Genes are small sections of DNA, and theses sections are organised into larger structures called Chromosomes. 

Chromosomes are tightly coiled bundles of DNA found in the nucleus of almost every cell in our body.

  • In plant and animal cells, DNA is tightly packaged into thread-like structures called chromosomes.
  • Humans have 23 pairs of chromosomes.
  • Other living things have a different number of chromosomes.

What is a chromosome?

  • A chromosome is a tightly wound bundle of DNA. It’s the way DNA is packaged in animal and plant cells – contrasting with bacteria where DNA floats freely around the cell.
  • The DNA making up each of our chromosomes contains thousands of genes.
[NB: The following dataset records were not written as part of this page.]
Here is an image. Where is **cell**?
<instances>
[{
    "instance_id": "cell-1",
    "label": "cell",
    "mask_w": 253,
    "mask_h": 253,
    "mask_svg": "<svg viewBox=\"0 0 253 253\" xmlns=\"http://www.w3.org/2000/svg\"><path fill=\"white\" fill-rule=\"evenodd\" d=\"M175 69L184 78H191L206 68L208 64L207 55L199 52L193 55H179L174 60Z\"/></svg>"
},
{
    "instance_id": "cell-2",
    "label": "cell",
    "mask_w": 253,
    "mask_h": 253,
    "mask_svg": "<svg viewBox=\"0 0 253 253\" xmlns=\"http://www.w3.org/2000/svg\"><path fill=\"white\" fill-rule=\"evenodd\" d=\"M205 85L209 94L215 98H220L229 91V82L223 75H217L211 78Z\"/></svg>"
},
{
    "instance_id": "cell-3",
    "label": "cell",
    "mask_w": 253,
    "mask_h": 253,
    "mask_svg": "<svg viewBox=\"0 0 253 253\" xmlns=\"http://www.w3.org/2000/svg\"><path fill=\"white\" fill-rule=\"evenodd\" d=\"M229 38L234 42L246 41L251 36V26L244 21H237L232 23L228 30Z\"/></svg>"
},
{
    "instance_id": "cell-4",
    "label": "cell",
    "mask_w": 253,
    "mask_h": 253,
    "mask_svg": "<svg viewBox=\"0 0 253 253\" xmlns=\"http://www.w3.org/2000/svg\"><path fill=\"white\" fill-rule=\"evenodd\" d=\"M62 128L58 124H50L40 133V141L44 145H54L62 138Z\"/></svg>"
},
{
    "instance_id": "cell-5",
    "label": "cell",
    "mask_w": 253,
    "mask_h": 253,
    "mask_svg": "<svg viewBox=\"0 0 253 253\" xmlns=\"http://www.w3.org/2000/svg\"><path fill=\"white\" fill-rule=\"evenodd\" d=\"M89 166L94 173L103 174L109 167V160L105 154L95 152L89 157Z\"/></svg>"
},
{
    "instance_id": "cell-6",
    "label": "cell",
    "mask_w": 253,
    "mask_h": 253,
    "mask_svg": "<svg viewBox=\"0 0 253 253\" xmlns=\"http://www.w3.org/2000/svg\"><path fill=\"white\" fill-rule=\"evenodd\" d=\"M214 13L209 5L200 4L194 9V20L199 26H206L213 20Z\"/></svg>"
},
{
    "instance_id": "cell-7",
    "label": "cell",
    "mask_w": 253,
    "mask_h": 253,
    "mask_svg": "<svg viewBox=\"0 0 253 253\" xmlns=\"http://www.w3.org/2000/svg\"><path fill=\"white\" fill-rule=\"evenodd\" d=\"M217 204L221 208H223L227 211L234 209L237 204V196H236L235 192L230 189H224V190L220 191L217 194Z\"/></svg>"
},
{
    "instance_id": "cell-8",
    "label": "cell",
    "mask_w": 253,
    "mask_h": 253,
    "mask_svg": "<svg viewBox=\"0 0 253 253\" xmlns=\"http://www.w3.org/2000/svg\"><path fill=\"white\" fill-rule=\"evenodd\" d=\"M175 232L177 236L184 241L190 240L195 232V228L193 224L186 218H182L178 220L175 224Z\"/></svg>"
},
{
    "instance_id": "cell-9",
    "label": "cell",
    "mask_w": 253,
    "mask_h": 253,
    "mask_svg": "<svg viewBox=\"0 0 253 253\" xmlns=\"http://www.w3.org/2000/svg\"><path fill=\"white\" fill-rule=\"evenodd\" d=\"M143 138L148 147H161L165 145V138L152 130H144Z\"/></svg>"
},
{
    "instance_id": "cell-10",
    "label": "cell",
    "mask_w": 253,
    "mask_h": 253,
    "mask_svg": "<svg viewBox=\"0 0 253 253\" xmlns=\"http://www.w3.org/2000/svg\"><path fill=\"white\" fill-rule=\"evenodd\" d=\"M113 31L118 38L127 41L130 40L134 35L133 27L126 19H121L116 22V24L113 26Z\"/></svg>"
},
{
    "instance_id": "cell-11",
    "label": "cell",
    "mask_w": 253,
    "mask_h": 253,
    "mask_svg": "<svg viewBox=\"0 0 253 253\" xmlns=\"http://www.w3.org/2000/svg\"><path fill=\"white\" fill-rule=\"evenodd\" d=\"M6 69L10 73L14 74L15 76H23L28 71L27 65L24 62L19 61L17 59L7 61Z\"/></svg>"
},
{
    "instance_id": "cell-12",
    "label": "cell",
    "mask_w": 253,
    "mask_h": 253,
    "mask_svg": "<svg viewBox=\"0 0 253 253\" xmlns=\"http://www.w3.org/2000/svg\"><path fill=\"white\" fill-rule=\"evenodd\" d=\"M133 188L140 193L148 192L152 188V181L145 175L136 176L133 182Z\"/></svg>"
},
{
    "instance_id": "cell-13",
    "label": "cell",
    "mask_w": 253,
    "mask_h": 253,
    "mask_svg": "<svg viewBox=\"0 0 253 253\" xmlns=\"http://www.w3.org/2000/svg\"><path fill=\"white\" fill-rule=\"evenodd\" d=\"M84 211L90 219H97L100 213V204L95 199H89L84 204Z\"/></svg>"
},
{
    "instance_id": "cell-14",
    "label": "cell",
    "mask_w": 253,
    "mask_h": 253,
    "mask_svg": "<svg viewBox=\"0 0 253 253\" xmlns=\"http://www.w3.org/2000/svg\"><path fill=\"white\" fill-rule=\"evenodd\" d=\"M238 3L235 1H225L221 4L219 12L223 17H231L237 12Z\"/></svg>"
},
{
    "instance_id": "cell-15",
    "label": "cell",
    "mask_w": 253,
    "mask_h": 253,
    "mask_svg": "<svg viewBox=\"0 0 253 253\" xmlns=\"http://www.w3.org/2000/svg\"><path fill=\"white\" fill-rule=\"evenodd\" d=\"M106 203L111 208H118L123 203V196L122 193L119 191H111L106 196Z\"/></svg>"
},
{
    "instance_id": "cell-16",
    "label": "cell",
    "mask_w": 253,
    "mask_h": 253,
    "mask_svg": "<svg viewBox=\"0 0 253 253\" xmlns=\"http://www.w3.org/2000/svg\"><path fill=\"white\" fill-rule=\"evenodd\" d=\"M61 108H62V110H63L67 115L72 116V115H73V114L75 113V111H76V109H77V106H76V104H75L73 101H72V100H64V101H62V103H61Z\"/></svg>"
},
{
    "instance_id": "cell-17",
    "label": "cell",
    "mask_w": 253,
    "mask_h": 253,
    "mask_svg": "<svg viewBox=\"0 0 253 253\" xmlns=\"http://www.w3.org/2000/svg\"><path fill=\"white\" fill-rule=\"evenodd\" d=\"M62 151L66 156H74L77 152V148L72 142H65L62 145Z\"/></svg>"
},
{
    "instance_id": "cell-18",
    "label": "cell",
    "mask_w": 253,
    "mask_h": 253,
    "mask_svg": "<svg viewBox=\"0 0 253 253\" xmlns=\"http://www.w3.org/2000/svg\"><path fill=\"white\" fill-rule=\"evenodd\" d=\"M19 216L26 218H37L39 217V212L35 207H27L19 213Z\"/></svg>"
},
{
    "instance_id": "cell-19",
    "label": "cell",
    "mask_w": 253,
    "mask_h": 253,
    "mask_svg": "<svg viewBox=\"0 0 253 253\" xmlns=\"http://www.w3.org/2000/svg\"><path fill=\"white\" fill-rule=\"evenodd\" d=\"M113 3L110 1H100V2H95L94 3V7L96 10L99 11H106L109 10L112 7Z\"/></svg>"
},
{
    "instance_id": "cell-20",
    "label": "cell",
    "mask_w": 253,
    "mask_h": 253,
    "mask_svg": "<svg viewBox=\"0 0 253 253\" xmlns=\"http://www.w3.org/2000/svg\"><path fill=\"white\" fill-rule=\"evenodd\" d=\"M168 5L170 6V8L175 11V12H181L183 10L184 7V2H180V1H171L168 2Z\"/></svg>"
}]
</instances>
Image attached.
How many chromosomes do we have?

  • Humans have 23 pairs of chromosomes (46 in total): one set comes from each biological parent
  • One pair are the sex chromosomes, called the X and Y chromosomes. People with XX are usually assigned female at birth while people with XY are usually assigned male at birth. Though rare, other combinations of sex chromosomes are possible.
  • The other 22 pairs are autosomes (non-sex chromosomes).
311-Human_karyotype_259_35_Karyotype_Human_46XY_man About DNA, Genes and Chromosomes

Human chromosome karyotype. Image credit: Doc. RNDr. Josef Reischig / via Wikimedia Commons

What is the structure of a chromosome?

  • A single length of DNA is wrapped many times around lots of proteins called histones, to form structures called nucleosomes.
  • These nucleosomes then coil up tightly to create chromatin loops.
  • The chromatin loops are then wrapped around each other to make a full chromosome.
  • Each chromosome has two short arms (p arms), two longer arms (q arms) and a centromere holding it all together at the centre.
  • At the ends of each of our chromosomes are sections of DNA called telomeres. Telomeres protect the ends of the chromosomes during DNA replication by forming a cap – a bit like the plastic tip on a shoelace.

Some organisms have fewer chromsomes than the 23 pairs humans have – like the Koala with only 16 chromosomes in 8 pairs. Others have lots more than we do, such as several species of butterfly, such as the Atlas Blue, whose chromosomes number in the hundreds.